Oncolytic Viruses (OV) are a class of replicable viruses that selectively infect and kill tumor cells without damaging normal cells. Oncolytic virus therapy is an innovative tumor targeting therapeutic strategy, which utilizes natural or genetically engineered viruses to selectively infect tumor cells and replicate in the tumor cells, achieving the effects of targeting lysis and killing the tumor cells, but without damaging normal cells. To date, only four OVs-based drugs have been approved for cancer treatment. However, due to limitations in the type of cancer, not all patients have response after administration.
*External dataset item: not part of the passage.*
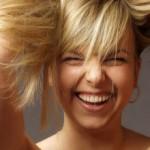 Как можно определить характер человека по его смеху
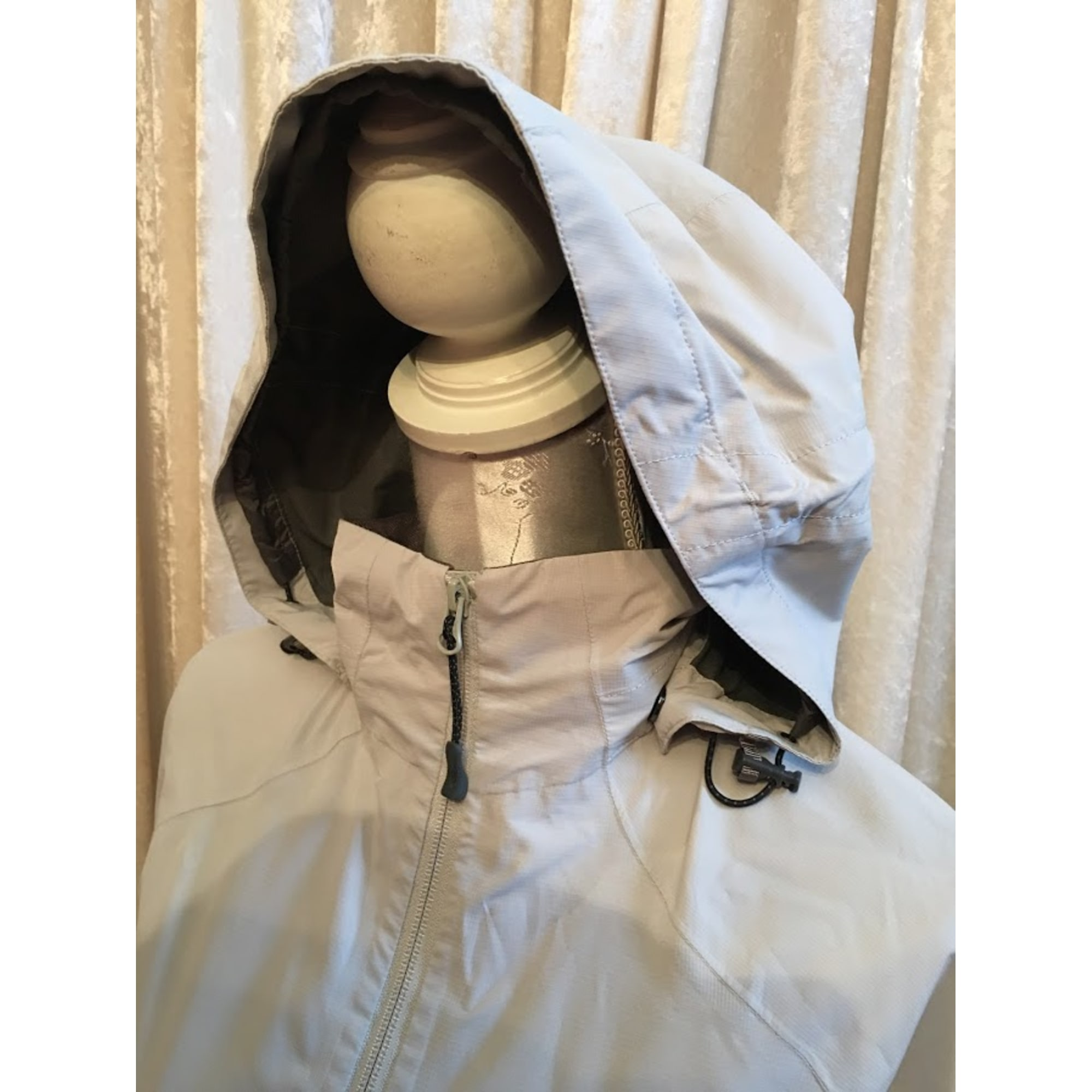 Imperméable, trench EIDER Gris, anthracite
Parainfluenza virus type 5 (Parainfluenza virus type, piv 5) belongs to a member of the paramyxoviridae family, mumps genus, is a single-stranded negative strand RNA virus, and can be isolated from a variety of mammalian and cell cultures. PIV5 infection alone often does not cause clinical symptoms, is less pathogenic, and is therefore safer to use as an oncolytic virus. At present, due to the advantages of relatively stable genome, easiness in culture, genetic operation and the like, PIV5 is often used as a live vaccine carrier for preventing and controlling human and animal epidemic diseases. Notably, at present, the oncolytic activity of PIV5 on tumor cells is not reported, and the invention tries to find the specificity of PIV5 for treating tumors through research, thereby providing a safer and more effective solution for anti-tumor medication.
Disclosure of Invention
In view of the above-mentioned drawbacks or shortcomings of the prior art, it is desirable to provide a parainfluenza virus type 5 as a novel oncolytic virus for use in anti-tumor applications, to provide a novel oncolytic virus capable of producing direct oncolytic effects on a variety of tumor cell lines, and to be used in therapeutic applications for brain gliomas and ovarian cancers, to prepare effective antitumor drugs, to improve the conditions of brain gliomas and ovarian cancer patients.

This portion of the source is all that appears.